Заявила – и как отрезала. Даже душевная её подруга Настя, усомнившаяся в посулах вербовщика, не могла убедить Шуру не покидать родного дома. А у меня и вовсе потяжелело на сердце: еще бы, самые значимые мои авторитеты – Кольша и Шура, у которых я многому научился и которым во многом подражал, оказывались в далеких от меня краях. С отъездом Шуры окончательно обрывалась нить не только близкого родства, но и струнка душевного созвучия. Один я оставался с матушкой и дедом на дальнейших подвижках по жизни. Жалко было не только Шуру, пускавшуюся в неведомые, чужие для нас края, но и себя, и мать с дедом: как не крути, как не прикидывай, а на их плечи ложилось больше дел и хлопот. Но что складывалось – то складывалось, не изменить.

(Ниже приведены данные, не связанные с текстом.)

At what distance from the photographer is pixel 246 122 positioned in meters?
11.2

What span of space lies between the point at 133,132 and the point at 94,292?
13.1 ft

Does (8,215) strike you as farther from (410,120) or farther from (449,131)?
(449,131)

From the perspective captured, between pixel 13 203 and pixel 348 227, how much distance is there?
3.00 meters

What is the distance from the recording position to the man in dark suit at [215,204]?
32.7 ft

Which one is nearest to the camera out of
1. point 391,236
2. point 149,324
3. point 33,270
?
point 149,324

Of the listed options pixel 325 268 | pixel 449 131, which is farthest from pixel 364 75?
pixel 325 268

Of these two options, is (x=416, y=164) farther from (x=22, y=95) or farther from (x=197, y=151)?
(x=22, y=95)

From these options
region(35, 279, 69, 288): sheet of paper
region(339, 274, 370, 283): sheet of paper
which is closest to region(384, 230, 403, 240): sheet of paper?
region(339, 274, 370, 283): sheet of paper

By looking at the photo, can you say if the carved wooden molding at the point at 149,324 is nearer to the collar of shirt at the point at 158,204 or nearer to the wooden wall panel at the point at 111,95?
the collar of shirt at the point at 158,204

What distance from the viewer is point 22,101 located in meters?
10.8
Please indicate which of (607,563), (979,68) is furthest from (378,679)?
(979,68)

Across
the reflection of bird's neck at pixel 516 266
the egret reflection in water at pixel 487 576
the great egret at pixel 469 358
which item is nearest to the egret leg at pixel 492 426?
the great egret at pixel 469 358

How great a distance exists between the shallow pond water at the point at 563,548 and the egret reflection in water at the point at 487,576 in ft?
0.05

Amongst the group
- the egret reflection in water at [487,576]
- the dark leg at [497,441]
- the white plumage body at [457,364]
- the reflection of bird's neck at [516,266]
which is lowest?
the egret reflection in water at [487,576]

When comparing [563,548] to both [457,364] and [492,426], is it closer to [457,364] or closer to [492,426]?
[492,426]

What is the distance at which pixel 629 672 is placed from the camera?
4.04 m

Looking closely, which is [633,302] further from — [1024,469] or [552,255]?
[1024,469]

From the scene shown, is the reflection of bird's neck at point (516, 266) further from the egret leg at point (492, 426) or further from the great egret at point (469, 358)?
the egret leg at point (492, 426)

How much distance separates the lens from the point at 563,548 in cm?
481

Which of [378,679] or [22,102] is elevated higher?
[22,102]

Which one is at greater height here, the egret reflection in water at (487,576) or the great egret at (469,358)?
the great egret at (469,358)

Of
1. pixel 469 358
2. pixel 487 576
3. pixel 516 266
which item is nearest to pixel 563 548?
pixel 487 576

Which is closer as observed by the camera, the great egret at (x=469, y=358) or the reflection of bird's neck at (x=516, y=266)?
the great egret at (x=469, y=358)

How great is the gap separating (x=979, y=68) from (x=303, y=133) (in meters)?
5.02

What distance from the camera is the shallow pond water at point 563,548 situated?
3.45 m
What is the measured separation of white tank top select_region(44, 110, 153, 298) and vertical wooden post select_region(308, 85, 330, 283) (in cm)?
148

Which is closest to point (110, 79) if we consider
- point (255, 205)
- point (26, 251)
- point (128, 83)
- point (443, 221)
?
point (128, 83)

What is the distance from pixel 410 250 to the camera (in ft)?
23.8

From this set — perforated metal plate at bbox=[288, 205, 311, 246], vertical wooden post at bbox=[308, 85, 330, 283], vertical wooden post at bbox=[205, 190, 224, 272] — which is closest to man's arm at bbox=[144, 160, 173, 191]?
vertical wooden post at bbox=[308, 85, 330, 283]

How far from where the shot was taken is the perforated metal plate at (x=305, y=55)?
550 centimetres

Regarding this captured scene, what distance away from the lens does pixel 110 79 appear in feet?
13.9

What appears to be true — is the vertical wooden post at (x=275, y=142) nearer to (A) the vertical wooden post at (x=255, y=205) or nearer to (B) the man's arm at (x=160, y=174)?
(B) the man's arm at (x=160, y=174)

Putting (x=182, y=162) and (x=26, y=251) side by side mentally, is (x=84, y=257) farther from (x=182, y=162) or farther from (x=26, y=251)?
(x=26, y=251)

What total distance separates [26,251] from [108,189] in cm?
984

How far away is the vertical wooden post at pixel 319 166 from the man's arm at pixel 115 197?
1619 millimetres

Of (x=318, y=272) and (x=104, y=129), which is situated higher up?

На проводы собрались у нас: Настя с Любой – Мокой, да Федюха Сусляков с Васиком Вдовиным – все их молодежное звено по дойке, ну, и, конечно, все мы. Дед верховодил, подал даже каждому, исключая меня, водки (по махонькому), в кружке. А меня заставил играть на балалайке. Под её треньканье и танцевали, и песни пели. У деда даже глаза повлажнели, а матушка вытирала слезинки платком.

– Самое главное, – напутствовал дед Шуру с Любой, – держать себя в узде, ни в какие там сомнительные гулянья не подаваться, а если и доведется веселиться, так без лишних шашней…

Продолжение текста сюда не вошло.